◆ **PROVIDED TEXT**:
----------------
Journeys

Journeys enable multi-step conversational workflows with state tracking, branching, and backtracking. This page explains how the engine manages journey state and selects which step to execute.

The Journey Problem

Guidelines Are Stateless

A guideline such as "ask for their order number" has no inherent memory. It either matches the current context or does not. However, real conversations often follow multi-step flows:

Greet and identify intent
Collect required information
Perform the action
Confirm completion

Tracking position within such a flow presents a challenge. Encoding all the logic into guideline conditions quickly becomes unwieldy:

# This quickly becomes unmanageable
condition="Customer wants to return AND we haven't asked for order number yet"
condition="Customer wants to return AND we asked for order number AND they provided it AND we haven't initiated the return yet"

The Solution: Separate Journey Graphs

Journeys provide a structured way to define multi-step flows. Instead of encoding state in guideline conditions, the developer defines:

Nodes: Steps with associated actions (guidelines)
Edges: Transitions between steps (optionally conditional)
Activation conditions: The circumstances under which this journey begins

The engine tracks the current node position and handles transitions automatically.

Journey Structure

Components

Entry Condition: A guideline whose condition activates the journey:

condition="Customer wants to book a taxi"

Nodes: Each node has an action (what the agent should do at this step):

node_1.action = "Ask for their pickup location"
node_2.action = "Ask for their dropoff location"

Edges: Define transitions between nodes. Edges can be:

Unconditional: The transition occurs automatically when the current node completes.
Conditional: The transition occurs only if a specified condition is met.

Root Node: The entry/exit point. Returning to root after visiting other nodes signals journey completion.

Node Guidelines

Internally, each node's action becomes a guideline with a special ID format:

journey_node:{journey_id}:{node_id}

These "journey node guidelines" are evaluated by the Journey Node Selection batch, which reasons about the full journey state.

Journey State Algorithm

The engine tracks journey progress in journey_paths:

STATE: journey_paths = {
  journey_id: [node_id, node_id, ...]
}

The path is a list of visited nodes, representing the route taken through the journey.

State Transitions

ALGORITHM: Journey State Update

ON guideline_match(guideline):

  IF guideline is journey activation condition:
    # New journey activated
    journey = find_journey_for(guideline)
    journey_paths[journey.id] = [journey.root_id]

  IF guideline is journey node (journey_node:{jid}:{nid}):
    journey_id, node_id = parse(guideline.id)
    current_path = journey_paths[journey_id]

    IF node_id IN current_path:
      # BACKTRACKING: Customer changed context
      # Truncate path to this node
      index = current_path.index(node_id)
      journey_paths[journey_id] = current_path[:index+1]

    ELSE:
      # FORWARD PROGRESS: Moving to new node
      journey_paths[journey_id].append(node_id)
----------------
◆ **DIRECTIVES**:
• A. Answer these questions from the journeys page:
(i) Which batch evaluates journey node guidelines?
(ii) What signals that a journey is complete?
(iii) What does the path stored in journey_paths represent?
• B. Reproduce part of the journeys page word for word, starting at the words "Journeys provide a" and ending after "associated actions (guidelines)".

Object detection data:
----------------
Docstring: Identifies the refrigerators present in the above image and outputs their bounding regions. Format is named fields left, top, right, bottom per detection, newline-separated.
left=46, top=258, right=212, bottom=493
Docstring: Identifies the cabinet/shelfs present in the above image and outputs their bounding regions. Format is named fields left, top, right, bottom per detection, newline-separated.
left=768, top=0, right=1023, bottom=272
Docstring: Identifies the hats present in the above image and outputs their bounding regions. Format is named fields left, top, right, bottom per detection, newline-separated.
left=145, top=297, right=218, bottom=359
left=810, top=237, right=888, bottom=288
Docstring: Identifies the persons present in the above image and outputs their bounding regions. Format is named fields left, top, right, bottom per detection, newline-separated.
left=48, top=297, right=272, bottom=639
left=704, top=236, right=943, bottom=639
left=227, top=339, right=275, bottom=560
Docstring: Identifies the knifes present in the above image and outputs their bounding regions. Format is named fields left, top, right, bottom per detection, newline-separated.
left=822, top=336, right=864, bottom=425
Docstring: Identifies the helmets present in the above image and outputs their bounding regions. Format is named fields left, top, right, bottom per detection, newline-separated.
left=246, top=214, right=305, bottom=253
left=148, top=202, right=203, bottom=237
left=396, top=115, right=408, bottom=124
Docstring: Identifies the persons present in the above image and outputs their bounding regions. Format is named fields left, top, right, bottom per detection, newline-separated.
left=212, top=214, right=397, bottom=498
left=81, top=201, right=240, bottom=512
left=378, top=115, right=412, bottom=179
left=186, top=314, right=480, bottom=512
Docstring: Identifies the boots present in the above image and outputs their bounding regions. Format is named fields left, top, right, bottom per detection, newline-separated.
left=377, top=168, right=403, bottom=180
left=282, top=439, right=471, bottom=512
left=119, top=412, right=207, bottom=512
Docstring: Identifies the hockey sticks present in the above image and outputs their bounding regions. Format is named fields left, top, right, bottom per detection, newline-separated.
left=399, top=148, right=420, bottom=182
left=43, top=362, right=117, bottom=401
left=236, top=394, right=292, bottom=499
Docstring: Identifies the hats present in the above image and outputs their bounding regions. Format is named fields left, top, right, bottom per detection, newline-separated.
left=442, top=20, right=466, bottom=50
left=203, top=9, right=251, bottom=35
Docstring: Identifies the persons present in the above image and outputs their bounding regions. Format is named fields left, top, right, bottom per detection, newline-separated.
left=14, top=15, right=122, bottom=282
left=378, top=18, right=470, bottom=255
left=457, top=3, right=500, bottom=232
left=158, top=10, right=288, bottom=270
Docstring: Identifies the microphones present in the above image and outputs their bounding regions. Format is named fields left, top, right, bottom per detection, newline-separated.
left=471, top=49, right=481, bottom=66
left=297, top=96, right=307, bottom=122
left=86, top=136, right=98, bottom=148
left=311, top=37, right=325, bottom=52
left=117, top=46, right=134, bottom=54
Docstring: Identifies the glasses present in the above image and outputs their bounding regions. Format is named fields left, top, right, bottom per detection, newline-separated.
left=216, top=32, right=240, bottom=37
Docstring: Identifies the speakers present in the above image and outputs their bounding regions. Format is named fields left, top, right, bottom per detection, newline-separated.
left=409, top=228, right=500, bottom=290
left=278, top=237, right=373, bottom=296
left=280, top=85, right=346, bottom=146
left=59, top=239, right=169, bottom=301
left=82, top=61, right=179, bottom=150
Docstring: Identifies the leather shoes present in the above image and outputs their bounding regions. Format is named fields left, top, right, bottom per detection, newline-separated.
----------------
◆ **ANSWERS PER TASK**:
• A.
(i) The Journey Node Selection batch.
(ii) Returning to the root node after visiting other nodes.
(iii) The route taken through the journey, as a list of visited nodes.

• B.
Journeys provide a structured way to define multi-step flows. Instead of encoding state in guideline conditions, the developer defines:

Nodes: Steps with associated actions (guidelines)